Но, пожалуй, самым известным из авторов сенсационных романов был Уилки Коллинз. Впоследствии Генри Джеймс писал, что Коллинз «привнес в роман таинственнейшие из тайн — те, что творятся возле нашего порога». «Не удольфскими ужасами нас теперь потчуют, — продолжает он, — а ужасами, гнездящимися в веселой и уютной загородной усадьбе или в лондонском доме». Первый успех принес Коллинзу его роман «Женщина в белом», выходивший в 1859–1860 годах отдельными выпусками. В нем присутствуют все характерные черты сенсационного романа: загородный дом, преступный сговор и тайна, раскрываемая героем и его союзницей, двумя любителями, впервые примерившими на себя роль детективов.

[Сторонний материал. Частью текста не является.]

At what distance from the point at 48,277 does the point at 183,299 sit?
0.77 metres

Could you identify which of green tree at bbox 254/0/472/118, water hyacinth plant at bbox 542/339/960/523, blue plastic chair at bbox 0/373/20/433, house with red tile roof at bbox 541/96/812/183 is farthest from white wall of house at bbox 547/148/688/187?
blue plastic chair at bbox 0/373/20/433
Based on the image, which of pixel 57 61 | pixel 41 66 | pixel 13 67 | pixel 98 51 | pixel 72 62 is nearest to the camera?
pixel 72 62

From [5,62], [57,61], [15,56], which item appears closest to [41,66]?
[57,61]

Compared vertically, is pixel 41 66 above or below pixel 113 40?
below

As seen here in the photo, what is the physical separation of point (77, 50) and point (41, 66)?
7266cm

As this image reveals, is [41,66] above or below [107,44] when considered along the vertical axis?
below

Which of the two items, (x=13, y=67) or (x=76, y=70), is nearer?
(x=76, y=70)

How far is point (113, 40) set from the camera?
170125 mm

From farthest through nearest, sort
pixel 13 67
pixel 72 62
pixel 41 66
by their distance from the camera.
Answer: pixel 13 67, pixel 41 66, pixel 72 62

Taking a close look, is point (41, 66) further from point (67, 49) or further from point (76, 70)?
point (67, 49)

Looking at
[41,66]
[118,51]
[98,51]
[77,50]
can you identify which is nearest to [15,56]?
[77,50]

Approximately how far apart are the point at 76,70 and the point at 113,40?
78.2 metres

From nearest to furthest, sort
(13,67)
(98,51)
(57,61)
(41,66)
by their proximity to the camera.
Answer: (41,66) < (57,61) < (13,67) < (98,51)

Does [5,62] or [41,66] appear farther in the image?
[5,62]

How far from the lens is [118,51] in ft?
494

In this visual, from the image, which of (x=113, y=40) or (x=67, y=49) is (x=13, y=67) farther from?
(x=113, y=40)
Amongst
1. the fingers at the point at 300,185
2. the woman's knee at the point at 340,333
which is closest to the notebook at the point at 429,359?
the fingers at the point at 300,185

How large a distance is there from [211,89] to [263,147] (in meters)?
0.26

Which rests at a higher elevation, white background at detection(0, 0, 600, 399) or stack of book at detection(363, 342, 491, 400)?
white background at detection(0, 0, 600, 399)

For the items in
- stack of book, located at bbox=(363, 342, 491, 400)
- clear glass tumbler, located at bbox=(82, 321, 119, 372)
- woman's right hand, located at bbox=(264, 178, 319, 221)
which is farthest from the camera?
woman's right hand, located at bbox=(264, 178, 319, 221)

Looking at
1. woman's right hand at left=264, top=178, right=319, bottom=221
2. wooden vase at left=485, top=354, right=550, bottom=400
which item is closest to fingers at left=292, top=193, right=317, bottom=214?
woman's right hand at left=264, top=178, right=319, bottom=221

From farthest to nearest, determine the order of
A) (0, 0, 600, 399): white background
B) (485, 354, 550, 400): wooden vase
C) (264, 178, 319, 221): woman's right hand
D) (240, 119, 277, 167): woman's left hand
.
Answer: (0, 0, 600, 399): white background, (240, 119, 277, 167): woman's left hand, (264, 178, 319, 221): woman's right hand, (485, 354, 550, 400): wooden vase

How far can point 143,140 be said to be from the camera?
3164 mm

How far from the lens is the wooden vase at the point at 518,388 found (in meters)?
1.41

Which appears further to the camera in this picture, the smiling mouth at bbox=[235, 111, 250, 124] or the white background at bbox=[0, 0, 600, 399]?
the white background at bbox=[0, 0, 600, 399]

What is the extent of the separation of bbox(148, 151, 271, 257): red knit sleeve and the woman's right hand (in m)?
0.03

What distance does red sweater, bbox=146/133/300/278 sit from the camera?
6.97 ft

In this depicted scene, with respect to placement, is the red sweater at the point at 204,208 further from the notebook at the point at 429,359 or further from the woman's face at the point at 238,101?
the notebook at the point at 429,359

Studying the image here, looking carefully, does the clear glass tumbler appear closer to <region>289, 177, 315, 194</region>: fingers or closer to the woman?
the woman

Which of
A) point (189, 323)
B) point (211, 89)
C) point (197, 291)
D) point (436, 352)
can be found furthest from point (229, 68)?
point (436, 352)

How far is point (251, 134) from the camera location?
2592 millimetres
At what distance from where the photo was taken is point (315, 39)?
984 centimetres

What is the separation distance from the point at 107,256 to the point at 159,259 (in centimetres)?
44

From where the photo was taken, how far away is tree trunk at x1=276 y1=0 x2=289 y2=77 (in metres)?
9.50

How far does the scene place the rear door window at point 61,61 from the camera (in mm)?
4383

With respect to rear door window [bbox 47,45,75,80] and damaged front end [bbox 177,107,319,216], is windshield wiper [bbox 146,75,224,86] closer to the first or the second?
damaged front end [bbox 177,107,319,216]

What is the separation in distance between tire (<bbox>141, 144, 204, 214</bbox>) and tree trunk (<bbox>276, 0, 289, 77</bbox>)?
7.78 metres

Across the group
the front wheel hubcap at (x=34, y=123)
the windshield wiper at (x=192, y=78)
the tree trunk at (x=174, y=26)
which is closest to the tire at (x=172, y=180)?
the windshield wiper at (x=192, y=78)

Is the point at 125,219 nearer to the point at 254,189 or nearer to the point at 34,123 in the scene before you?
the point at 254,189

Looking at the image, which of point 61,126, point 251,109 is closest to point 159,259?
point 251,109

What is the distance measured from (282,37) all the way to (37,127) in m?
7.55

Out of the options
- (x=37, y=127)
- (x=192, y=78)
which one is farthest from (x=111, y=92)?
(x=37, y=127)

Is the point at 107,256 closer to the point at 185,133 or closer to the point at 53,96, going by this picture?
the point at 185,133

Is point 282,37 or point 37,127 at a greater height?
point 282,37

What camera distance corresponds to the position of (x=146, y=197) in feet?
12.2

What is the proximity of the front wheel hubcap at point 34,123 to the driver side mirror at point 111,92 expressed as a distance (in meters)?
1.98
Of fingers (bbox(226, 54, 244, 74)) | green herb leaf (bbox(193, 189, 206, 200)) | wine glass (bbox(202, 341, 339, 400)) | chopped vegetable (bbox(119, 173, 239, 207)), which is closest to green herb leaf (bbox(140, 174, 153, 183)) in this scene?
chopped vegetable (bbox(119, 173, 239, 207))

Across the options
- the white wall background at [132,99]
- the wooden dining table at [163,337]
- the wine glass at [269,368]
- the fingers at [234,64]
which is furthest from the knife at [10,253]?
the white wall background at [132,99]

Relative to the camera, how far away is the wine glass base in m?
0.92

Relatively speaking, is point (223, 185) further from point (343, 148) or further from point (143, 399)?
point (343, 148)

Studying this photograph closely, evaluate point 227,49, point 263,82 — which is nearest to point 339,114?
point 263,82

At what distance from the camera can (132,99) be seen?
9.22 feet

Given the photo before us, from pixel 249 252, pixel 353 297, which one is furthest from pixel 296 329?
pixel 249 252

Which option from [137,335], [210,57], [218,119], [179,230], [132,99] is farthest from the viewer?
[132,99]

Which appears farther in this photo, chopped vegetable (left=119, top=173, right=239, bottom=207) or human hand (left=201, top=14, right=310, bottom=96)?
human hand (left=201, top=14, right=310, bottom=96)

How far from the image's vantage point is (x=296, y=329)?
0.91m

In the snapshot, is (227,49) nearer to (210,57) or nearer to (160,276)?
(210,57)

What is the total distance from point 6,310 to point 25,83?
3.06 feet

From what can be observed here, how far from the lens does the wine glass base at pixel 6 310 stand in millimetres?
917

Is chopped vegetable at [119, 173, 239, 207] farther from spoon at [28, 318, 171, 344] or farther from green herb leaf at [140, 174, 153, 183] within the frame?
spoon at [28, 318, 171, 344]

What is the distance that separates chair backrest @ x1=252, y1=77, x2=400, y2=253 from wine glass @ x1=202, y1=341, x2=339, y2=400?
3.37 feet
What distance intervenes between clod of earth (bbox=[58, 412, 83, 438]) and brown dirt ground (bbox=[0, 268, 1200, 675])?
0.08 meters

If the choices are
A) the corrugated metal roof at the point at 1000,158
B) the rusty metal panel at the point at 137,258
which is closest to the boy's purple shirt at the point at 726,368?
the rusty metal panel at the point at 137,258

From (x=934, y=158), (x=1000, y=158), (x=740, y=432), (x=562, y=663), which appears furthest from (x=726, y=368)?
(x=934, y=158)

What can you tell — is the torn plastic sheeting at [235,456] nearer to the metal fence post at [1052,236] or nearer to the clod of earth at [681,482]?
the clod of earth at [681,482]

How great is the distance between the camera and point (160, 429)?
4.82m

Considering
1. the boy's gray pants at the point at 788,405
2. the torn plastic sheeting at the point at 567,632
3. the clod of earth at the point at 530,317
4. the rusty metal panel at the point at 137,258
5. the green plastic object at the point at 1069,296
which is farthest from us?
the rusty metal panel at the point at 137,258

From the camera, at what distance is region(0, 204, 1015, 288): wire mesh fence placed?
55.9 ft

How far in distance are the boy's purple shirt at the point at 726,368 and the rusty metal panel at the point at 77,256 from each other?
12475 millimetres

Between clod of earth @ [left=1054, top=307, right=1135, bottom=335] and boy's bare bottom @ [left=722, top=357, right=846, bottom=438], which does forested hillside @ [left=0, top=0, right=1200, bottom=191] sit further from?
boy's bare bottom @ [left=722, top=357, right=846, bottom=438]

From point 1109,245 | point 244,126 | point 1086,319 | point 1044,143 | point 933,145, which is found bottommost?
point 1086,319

Уилки Коллинз, опийный наркоман и автор сенсационных романов



Но самым известным произведением Коллинза стал написанный восемь лет спустя «Лунный камень», роман, где он впервые вывел на сцену профессионального детектива. Кроме настоящего убийства, которое в романе отсутствует, в «Лунном камне» есть почти все, чего ждет читатель от детектива: солидная загородная усадьба, где разворачивается действие, замкнутый круг подозреваемых, профессиональный детектив, скрытые улики, особый стиль повествования, схожий с представлением свидетельств в суде. Конечно, неожиданное разрешение загадки опрокидывает все домыслы и предположения читателя, но искусно вплетенные в текст опознавательные знаки преступления, изобличающие в финале злоумышленника, становятся очевидным доказательством его вины взявшему на себя труд перечитать роман заново. Что дало основание Т. С. Элиоту считать «Лунный камень» «первым, длиннейшим и наилучшим из всех современных английских детективов».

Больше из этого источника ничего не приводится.